Syahdan, hasil ini menuai polemik. Bukan pada hasil hitung cepatnya, melainkan kenyataan bahwa pasangan incumbent Foke-Nara dikalahkan oleh pasangan Jokowi-Ahok. Padahal, seminggu sebelum hari pemungutan suara, berbagai lembaga survei mengeluarkan prediksi bahwa pasangan Foke-Nara akan memenangi kontestasi. Bahkan, Lingkaran Survei Indonesia (LSI) yang juga menjadi konsultan pasangan Foke-Nara, dengan sangat yakin memproyeksi bahwa pasangan yang ia nasehati itu bisa saja memenangi pilkada dengan satu putaran saja.

Kenyataan di atas menyebabkan banyak kalangan menggugat lembaga penyelenggara survei opini publik. Tak akuratnya prediksi yang dilakukan, menyembulkan pertanyaan tentang metodologi yang digunakan. Pun demikian halnya dengan etika pollster yang mempublikasikan hasil risetnya, padahal ia merupakan konsultan politik kandidat yang ikut berkompetisi.

Namun di luar itu, ada pertanyaan yang cukup menggelitik, yakni apa yang terjadi sehingga pasangan Foke-Nara yang dijagokan banyak lembaga survei bisa kalah dalam Pilkada DKI Jakarta? 


Underdog Effect

Melihat fenomena yang terjadi di Pilkada DKI Jakarta ini, saya jadi teringat dengan fenomena yang sama saat pemilihan presiden Amerika Serikat pada tahun 1936. Pada pemilu itu, petahana Franklin Delano Roosevelt berusaha mempertahankan kekuasaanya dalam pemilihan presiden melawan Gubernur Kansas, Alfred M. Landon. Yang paling terkenal dan menjadi perdebatan sengit dalam kampanye keduanya kala itu adalah kebijakan New Deal Roosevelt. 

Sebelum pemilihan, The Literary Digest, sebuah majalah yang cukup terkenal dan selalu berhasil memprediksi kemenangan pemilihan presiden AS sejak 1916, mengeluarkan hasil survei. Majalah mingguan yang didirikan oleh Isaac Kauffman ini memprediksi bahwa Landon sepertinya akan memangi kontestasi dengan selisih 57 : 43 persen. Akan tetapi, saat pemilu berlangsung, prediksi Digest meleset jauh. Roosevelt ternyata memenangi pemilu dengan raihan 62 persen suara. 

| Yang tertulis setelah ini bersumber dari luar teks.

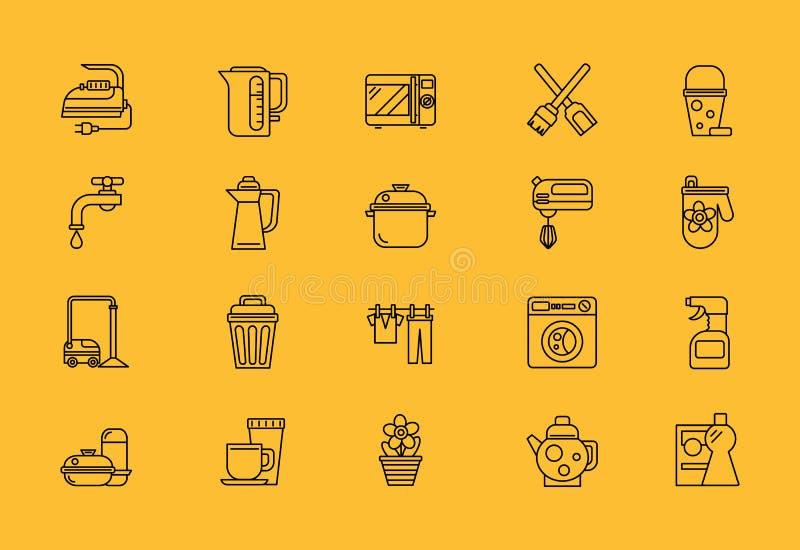 Karmowi kucharstw narzędzia, Domowy urządzenie royalty ilustracja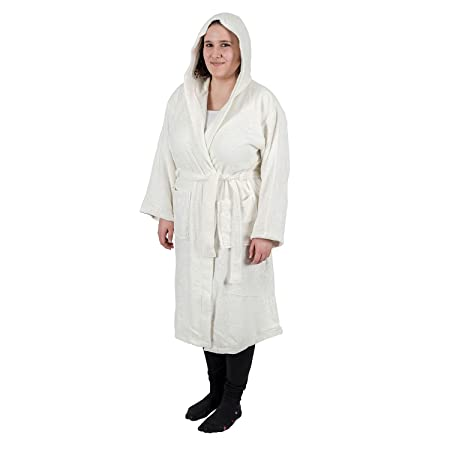 Homescapes Luxury Cream Adults Dressing Gown 100% Egyptian Cotton Hooded  Terry Towelling Unisex Bathrobe 6813b6b31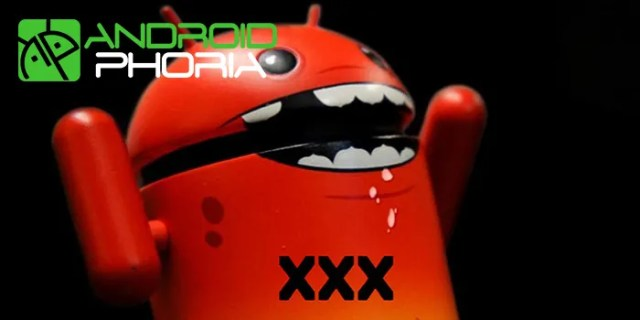 ver y descargar porno en android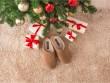Comfort Kućne papuče Walkmaxx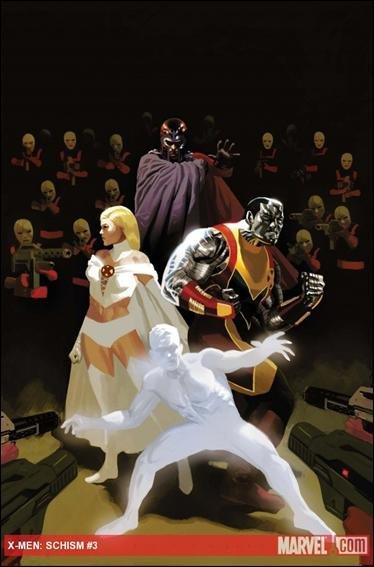 X-MEN SCHISM #3 NM (2011)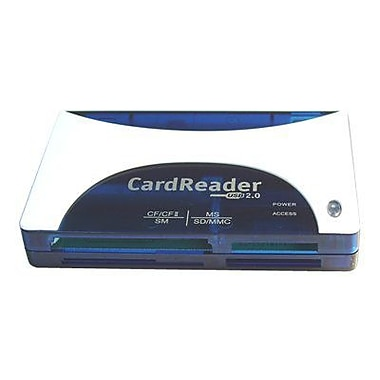 EP Memory EP/READER-2.0 All-in-1 Media Reader/Writer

Dalam analisis Pierce (1940), kemenangan Roosevelt tak lain disebabkan oleh munculnya underdog effect survei politik. Meski diprediksi kalah, Roosevelt tetap berusaha untuk menunjukkan bahwa dia adalah seorang kandidat yang tangguh, tak dapat ditaklukkan, dan bermental pemenang. Sikap inilah yang kemudian menimbulkan simpati, sentimen positif, dan dukungan yang besar dari masyarakat. Itulah yang disebut Pierce sebagai Underdog Effect dari survei politik.

Apa yang terjadi pada Pilkada DKI beberapa lalu, meski dalam konteks yang berbeda, memiliki kemiripan dengan apa yang terjadi pada pemilu Amerika serikat tersebut. Sebelum pemilihan berlangsung, semua lembaga survei menempatkan pasangan Foke-Nara sebagai pasangan yang sepertinya akan bisa dengan mudah memenangi kontestasi. Berbekal hasil riset, yang salah satunya dilakukan oleh konsultannya sendiri, pasangan Foke-Nara kemudian dengan “pongah” mengkampanyekan pilkada cukup dengan satu putaran saja. Padahal, untuk bisa menang dalam satu putaran, pasangan ini mesti harus menggamit suara 50 persen + 1. Dengan jumlah pasangan calon yang berjumlah enam pasang, untuk mendapatkan suara 50 persen tentu bukanlah perkara mudah.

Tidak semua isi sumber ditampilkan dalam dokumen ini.